Another great video Felix! Very informative. I'm glad we don't have to deal with these issues over on the Wii modding side of the scene.
One opinion-based correction though. For AV, I would personally say the 360 is better off. Because the console launched before HDMI was standardized, Microsoft implemented VGA support (and later DVI through the hdmi port) with a huge variety of resolutions and aspect ratios, along with a pretty robust scaler, to try to make it work with everything. The PS3 supported 5 resolutions across 2 aspect ratios, while the 360 supported 12 resolutions across 3 aspect ratios. The PS3 did not support VGA or DVI, and its implementation of HDCP can be a limiting factor on what devices can be directly connected to it. So once HDMI was added shortly after launch, the xbox 360 supported pretty much every video connection one could ever want.
interesting point. Yeah, I'd like to explore that further. Didn't get a chance to really dive deep into their comparable AV outputs.
@@ripfelix3020 Don't blame you in the slightest for that! Its not often discussed outside of the CRT junkie circles. You can expose all display resolutions by disabling display discovery in settings.
The 360 also had a 1080p upscaling solution for all games whereas the PS3 would only upscale to 1080p if the developer specifically implemented it. To be fair the PS3 did have more native 1080p games, but I remember PS3 ports always looked a bit softer because of this.
@@kyle52905it depended on the game and colors palettes that devs were using.
Most devs used washed out color palettes, so even upscaling games was difficult. Mind you try playing madden 10 or games that had a good color palette scheme. Difference between components vs hdmi was night & day. However certain games that had really dark backgrounds or sandy beaches and or jungles looked washed out perfect example far cry 2, bioshock 1, 2.

Entries shown>
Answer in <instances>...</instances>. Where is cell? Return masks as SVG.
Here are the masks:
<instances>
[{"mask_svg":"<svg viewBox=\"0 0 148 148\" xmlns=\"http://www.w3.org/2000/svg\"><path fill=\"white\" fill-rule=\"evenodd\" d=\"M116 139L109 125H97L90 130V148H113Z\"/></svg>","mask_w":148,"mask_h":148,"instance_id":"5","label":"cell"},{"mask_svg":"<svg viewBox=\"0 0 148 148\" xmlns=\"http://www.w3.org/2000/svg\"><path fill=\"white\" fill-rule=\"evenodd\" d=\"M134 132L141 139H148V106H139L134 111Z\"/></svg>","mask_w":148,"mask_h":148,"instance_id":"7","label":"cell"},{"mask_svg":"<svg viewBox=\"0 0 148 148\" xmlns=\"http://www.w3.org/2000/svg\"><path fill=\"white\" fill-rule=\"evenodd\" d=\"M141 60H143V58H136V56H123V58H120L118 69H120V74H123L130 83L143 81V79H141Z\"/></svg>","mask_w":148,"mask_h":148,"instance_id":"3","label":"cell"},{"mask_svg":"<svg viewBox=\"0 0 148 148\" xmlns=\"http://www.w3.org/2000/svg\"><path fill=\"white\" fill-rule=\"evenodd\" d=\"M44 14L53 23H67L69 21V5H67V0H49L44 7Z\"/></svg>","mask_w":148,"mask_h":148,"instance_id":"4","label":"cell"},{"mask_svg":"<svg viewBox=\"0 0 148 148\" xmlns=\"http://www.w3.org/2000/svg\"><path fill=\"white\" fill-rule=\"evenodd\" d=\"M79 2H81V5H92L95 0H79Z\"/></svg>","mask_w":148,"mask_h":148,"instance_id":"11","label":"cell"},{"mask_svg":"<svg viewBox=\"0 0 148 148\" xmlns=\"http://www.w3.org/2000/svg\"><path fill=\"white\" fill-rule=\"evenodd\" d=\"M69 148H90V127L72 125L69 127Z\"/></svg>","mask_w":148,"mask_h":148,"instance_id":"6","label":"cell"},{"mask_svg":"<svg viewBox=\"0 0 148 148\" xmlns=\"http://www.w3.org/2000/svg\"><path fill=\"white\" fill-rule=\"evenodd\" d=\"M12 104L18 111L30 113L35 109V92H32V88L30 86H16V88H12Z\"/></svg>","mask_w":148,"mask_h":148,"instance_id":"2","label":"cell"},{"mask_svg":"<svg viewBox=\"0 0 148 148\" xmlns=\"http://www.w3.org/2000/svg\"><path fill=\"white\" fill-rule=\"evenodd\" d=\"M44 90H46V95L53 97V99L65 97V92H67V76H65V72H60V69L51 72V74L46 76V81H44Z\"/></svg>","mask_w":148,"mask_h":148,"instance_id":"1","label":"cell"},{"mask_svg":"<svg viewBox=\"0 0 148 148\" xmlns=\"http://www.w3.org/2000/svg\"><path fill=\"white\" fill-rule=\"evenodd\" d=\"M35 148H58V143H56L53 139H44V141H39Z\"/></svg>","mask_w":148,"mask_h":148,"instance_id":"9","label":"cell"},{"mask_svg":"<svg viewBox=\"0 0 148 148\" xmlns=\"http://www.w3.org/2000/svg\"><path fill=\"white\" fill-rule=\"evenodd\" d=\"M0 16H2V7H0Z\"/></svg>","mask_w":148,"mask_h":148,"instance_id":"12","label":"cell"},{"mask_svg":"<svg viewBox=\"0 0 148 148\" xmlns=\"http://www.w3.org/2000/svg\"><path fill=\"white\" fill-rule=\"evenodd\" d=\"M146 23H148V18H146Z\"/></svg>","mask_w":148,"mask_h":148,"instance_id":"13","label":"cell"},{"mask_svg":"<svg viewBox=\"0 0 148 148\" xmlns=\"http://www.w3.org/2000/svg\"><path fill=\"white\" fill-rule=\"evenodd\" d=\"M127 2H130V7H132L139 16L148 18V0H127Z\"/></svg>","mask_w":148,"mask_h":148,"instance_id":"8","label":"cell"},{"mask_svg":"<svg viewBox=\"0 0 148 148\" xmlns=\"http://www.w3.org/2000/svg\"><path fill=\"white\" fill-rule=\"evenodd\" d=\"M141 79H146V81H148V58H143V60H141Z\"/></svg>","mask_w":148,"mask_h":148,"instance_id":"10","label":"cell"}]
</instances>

What is needed> Reproduce, word for word, the comment thread above comparing the video output of the Xbox 360 and the PS3.

The response>
Another great video Felix! Very informative. I'm glad we don't have to deal with these issues over on the Wii modding side of the scene.
One opinion-based correction though. For AV, I would personally say the 360 is better off. Because the console launched before HDMI was standardized, Microsoft implemented VGA support (and later DVI through the hdmi port) with a huge variety of resolutions and aspect ratios, along with a pretty robust scaler, to try to make it work with everything. The PS3 supported 5 resolutions across 2 aspect ratios, while the 360 supported 12 resolutions across 3 aspect ratios. The PS3 did not support VGA or DVI, and its implementation of HDCP can be a limiting factor on what devices can be directly connected to it. So once HDMI was added shortly after launch, the xbox 360 supported pretty much every video connection one could ever want.
interesting point. Yeah, I'd like to explore that further. Didn't get a chance to really dive deep into their comparable AV outputs.
@@ripfelix3020 Don't blame you in the slightest for that! Its not often discussed outside of the CRT junkie circles. You can expose all display resolutions by disabling display discovery in settings.
The 360 also had a 1080p upscaling solution for all games whereas the PS3 would only upscale to 1080p if the developer specifically implemented it. To be fair the PS3 did have more native 1080p games, but I remember PS3 ports always looked a bit softer because of this.
@@kyle52905it depended on the game and colors palettes that devs were using.
Most devs used washed out color palettes, so even upscaling games was difficult. Mind you try playing madden 10 or games that had a good color palette scheme. Difference between components vs hdmi was night & day. However certain games that had really dark backgrounds or sandy beaches and or jungles looked washed out perfect example far cry 2, bioshock 1, 2.